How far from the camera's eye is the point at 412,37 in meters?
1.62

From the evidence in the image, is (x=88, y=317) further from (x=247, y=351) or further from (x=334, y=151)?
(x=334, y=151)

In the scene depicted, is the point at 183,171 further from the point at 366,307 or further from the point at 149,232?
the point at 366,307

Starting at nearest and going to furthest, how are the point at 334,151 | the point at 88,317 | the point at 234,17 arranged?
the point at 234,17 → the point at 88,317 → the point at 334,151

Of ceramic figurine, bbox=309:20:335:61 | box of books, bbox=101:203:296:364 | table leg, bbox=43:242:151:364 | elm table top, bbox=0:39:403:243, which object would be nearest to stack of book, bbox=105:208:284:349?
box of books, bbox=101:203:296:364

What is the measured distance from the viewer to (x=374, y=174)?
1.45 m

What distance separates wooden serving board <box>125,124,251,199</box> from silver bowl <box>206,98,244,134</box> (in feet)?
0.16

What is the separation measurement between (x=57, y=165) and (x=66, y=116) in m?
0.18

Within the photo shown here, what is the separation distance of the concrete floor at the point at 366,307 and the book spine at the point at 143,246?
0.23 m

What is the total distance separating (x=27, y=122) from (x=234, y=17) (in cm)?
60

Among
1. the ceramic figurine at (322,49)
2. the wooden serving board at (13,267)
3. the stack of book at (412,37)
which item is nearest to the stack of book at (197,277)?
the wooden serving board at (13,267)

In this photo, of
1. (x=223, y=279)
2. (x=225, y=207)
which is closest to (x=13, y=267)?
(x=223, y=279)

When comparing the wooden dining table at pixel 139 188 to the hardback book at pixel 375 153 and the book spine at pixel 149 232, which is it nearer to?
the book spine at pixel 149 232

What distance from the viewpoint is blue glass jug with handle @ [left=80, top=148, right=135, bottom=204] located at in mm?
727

» **EXERCISE DIRECTIONS**
Convert the data above into a JSON list of strings, with one string for each line and no entries for blank lines.

» **RESULT FOR THIS EXERCISE**
[
  "How far from the camera's eye is the point at 412,37 in meters?",
  "1.62",
  "From the evidence in the image, is (x=88, y=317) further from (x=247, y=351) or further from (x=334, y=151)?",
  "(x=334, y=151)",
  "In the scene depicted, is the point at 183,171 further from the point at 366,307 or further from the point at 149,232?",
  "the point at 366,307",
  "Starting at nearest and going to furthest, how are the point at 334,151 | the point at 88,317 | the point at 234,17 arranged?",
  "the point at 234,17 → the point at 88,317 → the point at 334,151",
  "Of ceramic figurine, bbox=309:20:335:61 | box of books, bbox=101:203:296:364 | table leg, bbox=43:242:151:364 | elm table top, bbox=0:39:403:243, which object would be nearest to stack of book, bbox=105:208:284:349?",
  "box of books, bbox=101:203:296:364",
  "What is the measured distance from the viewer to (x=374, y=174)?",
  "1.45 m",
  "What distance separates wooden serving board <box>125,124,251,199</box> from silver bowl <box>206,98,244,134</box> (in feet)?",
  "0.16",
  "What is the separation measurement between (x=57, y=165) and (x=66, y=116) in m?",
  "0.18",
  "Within the photo shown here, what is the separation distance of the concrete floor at the point at 366,307 and the book spine at the point at 143,246?",
  "0.23 m",
  "What is the total distance separating (x=27, y=122) from (x=234, y=17) (in cm)?",
  "60",
  "Among",
  "1. the ceramic figurine at (322,49)",
  "2. the wooden serving board at (13,267)",
  "3. the stack of book at (412,37)",
  "which item is nearest to the stack of book at (197,277)?",
  "the wooden serving board at (13,267)",
  "In this photo, of",
  "1. (x=223, y=279)",
  "2. (x=225, y=207)",
  "which is closest to (x=13, y=267)?",
  "(x=223, y=279)",
  "When comparing the wooden dining table at pixel 139 188 to the hardback book at pixel 375 153 and the book spine at pixel 149 232, which is it nearer to?",
  "the book spine at pixel 149 232",
  "What distance from the viewpoint is blue glass jug with handle @ [left=80, top=148, right=135, bottom=204] located at in mm?",
  "727"
]